I just got back in to N Scale after about 25 years. I've built a new layout using my old rolling stock with the old type knuckle couplers that work great, but not very realistic. I've changed over to DCC and purchased 5 new Diesels and a steamer with full sound, etc. I'm perplexed with the manufacturers changing over to different modern-day coupling systems over the years. It seems none of them are consistent with one another. Is there a new standard that works universally with one another? I hate the thought of having to change all my couplers and possibly trucks and wheels as well. I also want to start buying new rolling stock to replace the old, but what manufacturer makes the most universal coupler system? Please help! 
You can see my small 42" x 66" layout on Utube. Search for "Stevensville, Colorado, N Scale Layout" about 20 minutes, and "Stevensville, CO, Overhead" about 10 minutes (before I ran out of memory on my phone. You can email me at "[email protected]" with any advice or suggestions. Thanks for your help
Jack 

Sent from my QTAQZ3 using Tapatalk


----------



## Cycleops (Dec 6, 2014)

Hello Jack and Wellcome to the forum. Good to see you're back in the hobby, yes much has changed in 25 years, not least couplers, but there's no standard. Most manufacturers offer their own but unfortunately they don't play well with others. The thing to do is pick one and stick with it. Micro Trains is the most popular and they also make rolling stock and can offer conversions for nearly all locos and stock.

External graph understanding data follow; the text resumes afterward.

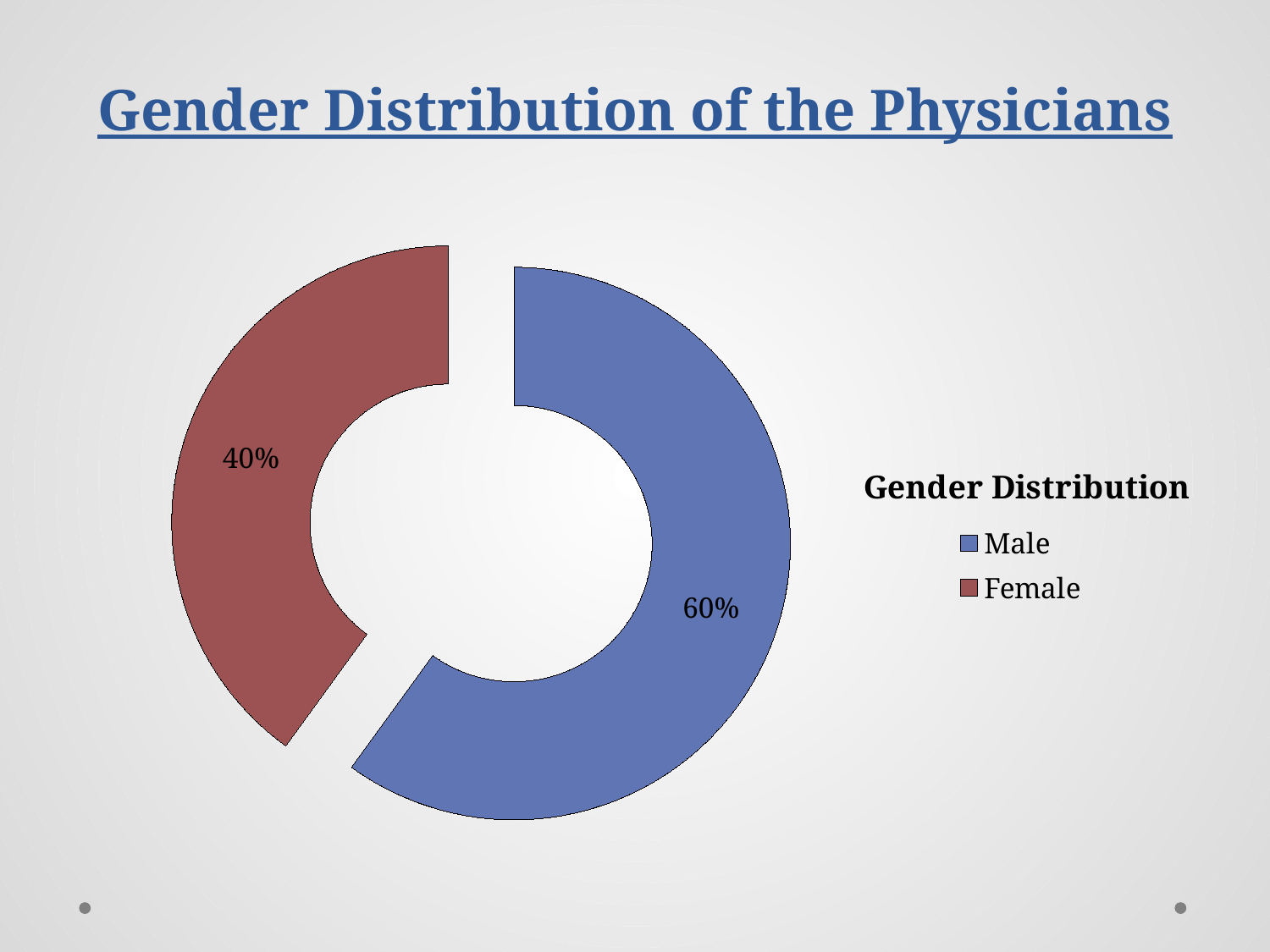
Which gender has the smaller share of physicians? Female Which colour represents Female in the chart? Red What percentage of the physicians are male? 60% How many categories does the chart show? 2 What kind of chart is shown on the slide? Doughnut (pie) chart Is the share of male physicians larger or smaller than the share of female physicians? larger What percentage of the physicians are female? 40% How many entries does the legend list? 2 Which gender has the larger share of physicians? Male What is the difference in percentage points between the male and female shares? 20 Is the share of female physicians greater or less than 50%? less What is the title of the chart's legend? Gender Distribution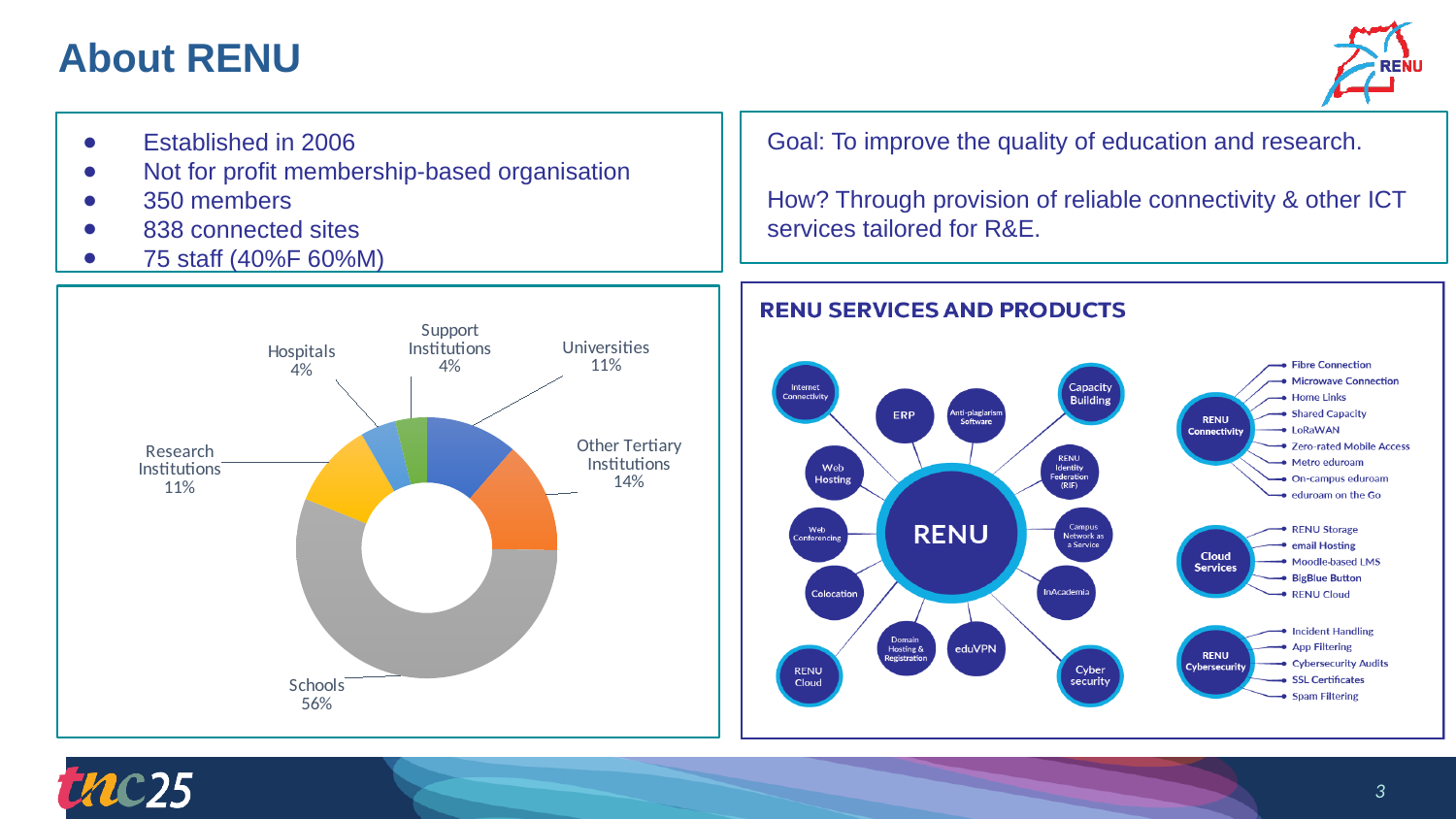
Which category has the largest share in the doughnut chart? Schools What percentage is shown for Hospitals in the doughnut chart? 4% What is the combined share of Universities and Research Institutions in the doughnut chart? 22% In the doughnut chart, which is larger: Other Tertiary Institutions or Research Institutions? Other Tertiary Institutions What is the difference in percentage points between Schools and Other Tertiary Institutions in the doughnut chart? 42 What percentage is shown for Universities in the doughnut chart? 11% Which two categories share the smallest value in the doughnut chart? Hospitals and Support Institutions What percentage is shown for Other Tertiary Institutions in the doughnut chart? 14% What kind of chart is used to show the membership breakdown on the slide? Doughnut chart How many categories are shown in the doughnut chart? 6 What share of the doughnut chart do Schools account for? 56% What is the difference in percentage points between Universities and Hospitals in the doughnut chart? 7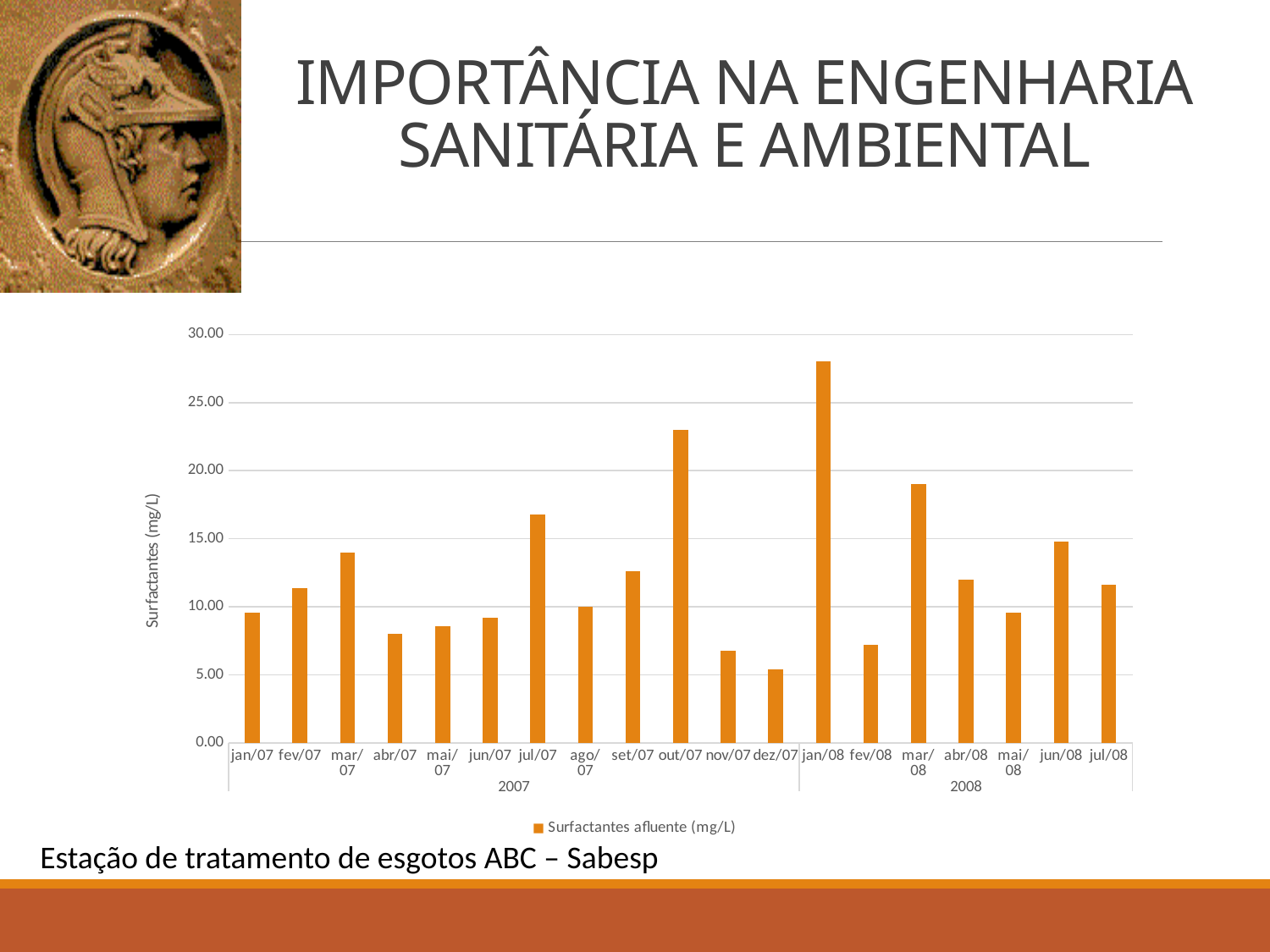
How many series does the legend list? 1 Is the value for mar/08 greater or less than 20.00? less Is the value for out/07 greater or less than 20.00? greater Is the value for abr/07 greater or less than 10.00? less What is the label of the vertical axis? Surfactantes (mg/L) Which month has the lowest surfactant value? dez/07 Which month has the highest surfactant value? jan/08 What kind of chart is shown on the slide? bar chart Which is larger, the value for jul/07 or the value for set/07? jul/07 Which is larger, the value for out/07 or the value for mar/08? out/07 How many months (bars) are plotted in the chart? 19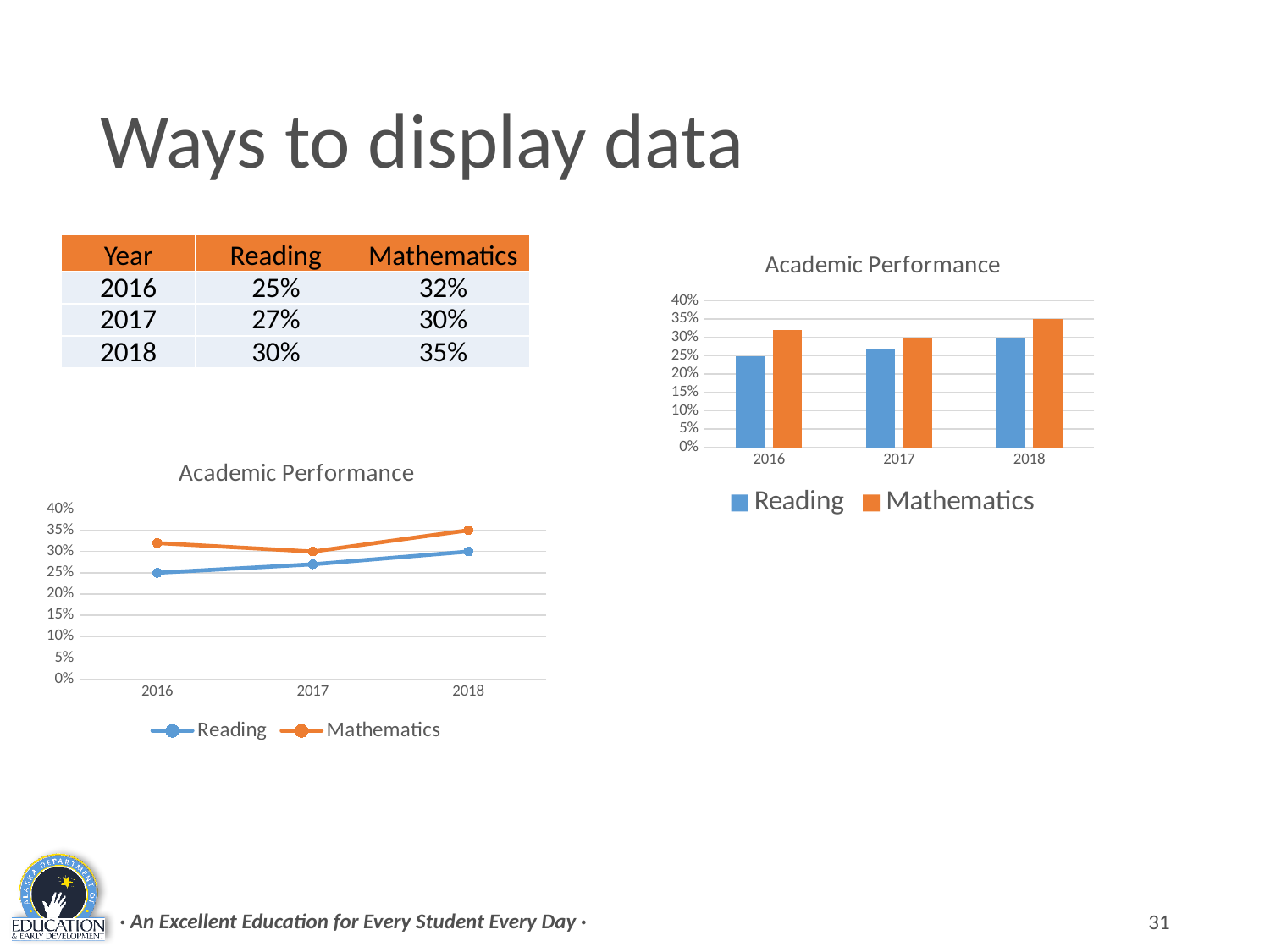
In the top-right bar chart, what is the Mathematics value for 2018? 35% In the bottom-left line chart, does the Reading line rise or fall from 2016 to 2018? rise In the bottom-left line chart, what is the Mathematics value for 2017? 30% What kind of chart is the bottom-left 'Academic Performance' chart? line chart In the top-right bar chart, which is larger in 2016, Reading or Mathematics? Mathematics In the bottom-left line chart, which year has the highest Reading value? 2018 In the top-right bar chart, which year has the lowest Mathematics value? 2017 What kind of chart is the top-right 'Academic Performance' chart? bar chart In the top-right bar chart, what is the Reading value for 2016? 25% In the bottom-left line chart, how many years are shown on the x axis? 3 In the top-right bar chart, how many series does the legend list? 2 In the top-right bar chart, is the Reading value for 2017 greater or less than 30%? less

Couldn't find your layout on YouTube with your suggested search, would love to see it so perhaps you could post a link.


----------



## patriothonor (Oct 8, 2015)

Cyclops, thanks for your very informative reply. Since I don't have that much old rolling stock, I think I'll bite the bullet and start buying new stock and avoid all the work of modifying the old. And maybe go with Micro Trains. I really appreciate your response and help. I don't know why my Utube videos aren't showing, but I'll try to figure out how to post them to this forum. I can pull them up on my devices, but others can't. I'll try to get them posted and let you know. Thanks again for your advice. 
Jack, [email protected]


----------



## patriothonor (Oct 8, 2015)

Cyclops, I just tried to send the Utube link. Did it post? 
patriothonor


----------



## Guest (Jan 24, 2016)

The older square couplers are Rapido couplers. The newer ones are knuckle couplers. All the manufacturers knuckle couplers will work together. Atlas uses Accumate couplers, Bachmann uses EZ-mate, Kato uses their own design, and some use Micro Trains. In my opinion, and most (though not all) N scalers would agree, Micro Trains couplers are the best. For cars that have truck mounted couplers it's easy to change to Micro Trains couplers by changing the trucks. You can buy all your cars with Micro Trains couplers but locos are another matter. Some come with MT but most don't, but they will couple to MTL equipped cars just fine.


----------



## patriothonor (Oct 8, 2015)

Country Joe, thanks for your information. According to another response, it looks like Micro Trains is the way to go. Thanks again. 
patriothonor


----------